You have a hypothesis, you test it. I get a result. A rival of mine double checks it, because they think I might be wrong. They perform an even better experiment than I did, and they find out, “Hey, this experiment matches! Oh my gosh. We’re on to something here!” And out of this rises a new, emergent truth.
This is a description of everything I wish science was! Perhaps it is an accurate description of hard sciences (I'm skeptical), but this is not how the social sciences operate. In practice, when a top researcher has a major finding, other top researchers, with rare exceptions, do not check it. Occasionally, grad students or less prominent researchers will overturn the result, but they will find that journals simply aren't the least bit interested in publishing papers which reverse seminal papers. Thinking like an economist, this creates some rather perverse incentives. If you are a well-connected researcher in a prominent department, you are well-incentivized to publish as much as possible. This means creating research which appears sophisticated, and it also means not pissing off the people who will judge your research. On the contrary, implies that there are benefits from having a lot of close friends (what deGrasse calls your "rivals") in the profession. You don't accomplish this by pointing out that another researcher's results disappear when you control for latitude. As a result, many top researchers are in fact incentivized to crank out many low-quality papers but with seemingly blockbuster results.

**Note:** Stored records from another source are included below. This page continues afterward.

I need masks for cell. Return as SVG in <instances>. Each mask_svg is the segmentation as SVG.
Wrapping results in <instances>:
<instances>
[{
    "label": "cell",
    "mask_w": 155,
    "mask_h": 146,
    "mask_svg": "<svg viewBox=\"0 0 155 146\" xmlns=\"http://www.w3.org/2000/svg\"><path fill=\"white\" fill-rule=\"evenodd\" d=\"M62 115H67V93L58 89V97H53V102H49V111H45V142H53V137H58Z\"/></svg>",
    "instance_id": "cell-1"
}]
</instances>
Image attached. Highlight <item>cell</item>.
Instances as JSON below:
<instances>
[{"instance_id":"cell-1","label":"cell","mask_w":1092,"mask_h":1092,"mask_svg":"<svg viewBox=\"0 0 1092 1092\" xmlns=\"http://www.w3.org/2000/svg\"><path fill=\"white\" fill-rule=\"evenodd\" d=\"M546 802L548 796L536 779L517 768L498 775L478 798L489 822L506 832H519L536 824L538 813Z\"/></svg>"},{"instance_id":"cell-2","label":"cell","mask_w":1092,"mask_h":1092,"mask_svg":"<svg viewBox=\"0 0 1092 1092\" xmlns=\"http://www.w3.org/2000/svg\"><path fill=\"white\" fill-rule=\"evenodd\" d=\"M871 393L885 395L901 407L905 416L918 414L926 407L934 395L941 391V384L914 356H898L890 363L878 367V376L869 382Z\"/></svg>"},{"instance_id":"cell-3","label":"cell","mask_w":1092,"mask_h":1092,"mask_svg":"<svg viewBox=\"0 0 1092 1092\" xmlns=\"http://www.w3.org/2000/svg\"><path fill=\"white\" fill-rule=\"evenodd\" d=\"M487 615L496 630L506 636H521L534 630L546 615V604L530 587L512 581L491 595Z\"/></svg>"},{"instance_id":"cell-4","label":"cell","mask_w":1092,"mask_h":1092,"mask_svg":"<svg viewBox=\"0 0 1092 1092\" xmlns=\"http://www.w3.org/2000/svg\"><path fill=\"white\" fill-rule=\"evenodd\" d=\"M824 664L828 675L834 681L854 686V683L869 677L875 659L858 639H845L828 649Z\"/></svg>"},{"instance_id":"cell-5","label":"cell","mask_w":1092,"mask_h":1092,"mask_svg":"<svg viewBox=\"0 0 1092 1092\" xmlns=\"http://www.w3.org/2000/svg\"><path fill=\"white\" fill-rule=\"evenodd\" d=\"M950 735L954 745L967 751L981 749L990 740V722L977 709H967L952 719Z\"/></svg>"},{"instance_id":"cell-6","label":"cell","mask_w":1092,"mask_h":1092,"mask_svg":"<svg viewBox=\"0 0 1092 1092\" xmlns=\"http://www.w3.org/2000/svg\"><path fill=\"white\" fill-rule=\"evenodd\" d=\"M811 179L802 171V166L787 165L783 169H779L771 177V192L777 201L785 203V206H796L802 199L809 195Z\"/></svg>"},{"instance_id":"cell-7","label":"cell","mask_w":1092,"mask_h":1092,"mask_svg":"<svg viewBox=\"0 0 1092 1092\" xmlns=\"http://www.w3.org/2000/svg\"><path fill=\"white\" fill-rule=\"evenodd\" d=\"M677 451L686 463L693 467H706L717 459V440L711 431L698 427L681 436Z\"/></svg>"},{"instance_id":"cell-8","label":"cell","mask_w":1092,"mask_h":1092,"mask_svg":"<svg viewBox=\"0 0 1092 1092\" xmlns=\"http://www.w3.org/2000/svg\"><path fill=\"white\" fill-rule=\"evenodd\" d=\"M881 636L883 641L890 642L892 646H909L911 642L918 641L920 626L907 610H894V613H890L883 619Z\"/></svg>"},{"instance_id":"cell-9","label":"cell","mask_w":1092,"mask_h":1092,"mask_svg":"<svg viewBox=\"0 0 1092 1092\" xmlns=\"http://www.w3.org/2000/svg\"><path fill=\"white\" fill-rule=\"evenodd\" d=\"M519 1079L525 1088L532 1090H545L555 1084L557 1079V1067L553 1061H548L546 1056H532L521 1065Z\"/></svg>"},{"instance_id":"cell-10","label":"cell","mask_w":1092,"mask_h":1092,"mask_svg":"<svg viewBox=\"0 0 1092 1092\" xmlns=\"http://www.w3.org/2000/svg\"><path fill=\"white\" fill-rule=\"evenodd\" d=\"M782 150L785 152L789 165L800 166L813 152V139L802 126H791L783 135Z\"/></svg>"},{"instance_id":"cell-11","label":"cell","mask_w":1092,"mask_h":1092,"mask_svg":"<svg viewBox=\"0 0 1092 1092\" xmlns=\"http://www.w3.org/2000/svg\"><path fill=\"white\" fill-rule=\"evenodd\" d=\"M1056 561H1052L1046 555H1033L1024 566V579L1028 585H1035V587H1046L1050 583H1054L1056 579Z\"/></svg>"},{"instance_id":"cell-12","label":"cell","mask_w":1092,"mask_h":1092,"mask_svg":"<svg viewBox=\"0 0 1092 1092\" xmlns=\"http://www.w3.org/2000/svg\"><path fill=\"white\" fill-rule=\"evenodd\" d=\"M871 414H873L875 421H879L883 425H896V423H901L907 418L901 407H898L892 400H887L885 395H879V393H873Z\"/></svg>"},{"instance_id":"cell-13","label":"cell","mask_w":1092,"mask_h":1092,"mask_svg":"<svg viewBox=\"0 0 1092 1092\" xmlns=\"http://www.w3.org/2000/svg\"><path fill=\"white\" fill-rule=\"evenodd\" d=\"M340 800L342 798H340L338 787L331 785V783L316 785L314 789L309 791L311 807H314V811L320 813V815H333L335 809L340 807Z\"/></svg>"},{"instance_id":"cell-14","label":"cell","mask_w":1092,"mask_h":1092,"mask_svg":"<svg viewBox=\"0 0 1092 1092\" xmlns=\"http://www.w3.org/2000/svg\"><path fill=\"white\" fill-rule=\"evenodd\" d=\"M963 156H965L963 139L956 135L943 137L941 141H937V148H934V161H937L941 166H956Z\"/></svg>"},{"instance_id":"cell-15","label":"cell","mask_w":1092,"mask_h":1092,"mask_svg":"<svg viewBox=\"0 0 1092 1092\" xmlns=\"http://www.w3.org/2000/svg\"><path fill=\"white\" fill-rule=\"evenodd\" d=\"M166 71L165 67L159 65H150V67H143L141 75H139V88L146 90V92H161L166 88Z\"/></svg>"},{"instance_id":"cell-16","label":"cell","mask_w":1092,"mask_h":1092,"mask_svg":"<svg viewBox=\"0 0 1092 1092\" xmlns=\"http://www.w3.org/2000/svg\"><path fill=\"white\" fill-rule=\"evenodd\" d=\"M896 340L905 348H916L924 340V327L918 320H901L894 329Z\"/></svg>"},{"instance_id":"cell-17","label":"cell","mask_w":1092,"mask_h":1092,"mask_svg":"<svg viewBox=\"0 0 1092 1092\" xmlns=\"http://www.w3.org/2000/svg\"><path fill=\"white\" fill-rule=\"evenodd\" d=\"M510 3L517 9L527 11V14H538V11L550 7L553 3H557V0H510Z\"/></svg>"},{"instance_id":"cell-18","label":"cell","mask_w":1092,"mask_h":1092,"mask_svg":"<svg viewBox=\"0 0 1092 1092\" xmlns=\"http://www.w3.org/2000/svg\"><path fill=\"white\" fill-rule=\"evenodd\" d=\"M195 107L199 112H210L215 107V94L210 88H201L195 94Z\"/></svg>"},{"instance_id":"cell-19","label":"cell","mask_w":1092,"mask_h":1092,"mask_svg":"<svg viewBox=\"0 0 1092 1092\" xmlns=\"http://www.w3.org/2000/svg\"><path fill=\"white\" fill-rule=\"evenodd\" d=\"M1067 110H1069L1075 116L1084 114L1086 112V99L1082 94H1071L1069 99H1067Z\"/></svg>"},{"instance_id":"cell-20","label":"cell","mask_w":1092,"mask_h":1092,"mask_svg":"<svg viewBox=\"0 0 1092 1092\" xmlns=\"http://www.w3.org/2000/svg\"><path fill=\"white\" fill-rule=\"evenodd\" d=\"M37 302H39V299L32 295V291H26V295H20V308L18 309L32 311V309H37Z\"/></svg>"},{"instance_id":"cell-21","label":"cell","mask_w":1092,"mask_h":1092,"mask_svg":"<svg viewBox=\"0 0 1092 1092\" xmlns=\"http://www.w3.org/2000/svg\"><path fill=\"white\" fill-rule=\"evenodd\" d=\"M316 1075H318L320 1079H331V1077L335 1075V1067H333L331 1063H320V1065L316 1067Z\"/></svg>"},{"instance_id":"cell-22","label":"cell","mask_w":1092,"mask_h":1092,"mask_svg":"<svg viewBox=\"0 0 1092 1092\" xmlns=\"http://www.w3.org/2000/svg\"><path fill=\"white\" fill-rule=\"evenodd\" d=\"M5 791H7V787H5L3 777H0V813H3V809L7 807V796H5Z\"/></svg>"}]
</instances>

Part of the way this system survives is because there is a culture frowning on writing "comment papers", and the other reason is that there is, fortunate for the existence of this system, a willing population of "sheep", the "true believers", available to consume and believe this research.

In any case, on my ride back to Moscow from Philadelphia, I fired up Stata, and took a second look at some of the research which found that the China shock led to a huge increase in productivity and patenting in Europe, published in a leading journal. The thesis sounded quite dubious to me from the beginning. It turned out that including sectoral fixed effects -- a very basic control -- killed the results. If I were to write this up, the journal that published it would never, in a million years, accept it. Secondly, although the original authors seem to me like fine people, traditionally, economists behave in a way which is mafia-level shady (see the comments) when their research comes under attack. Partly, they have to do this, since the masses believe that most top research is correct, it is seen as a huge black mark on someone's reputation to have a paper overturned. If there was widespread knowledge that science is difficult and most papers have flaws, this might not be so necessary. Then, perhaps, we could get a bit closer to Neil Degrasse Tyson's idealized view of science.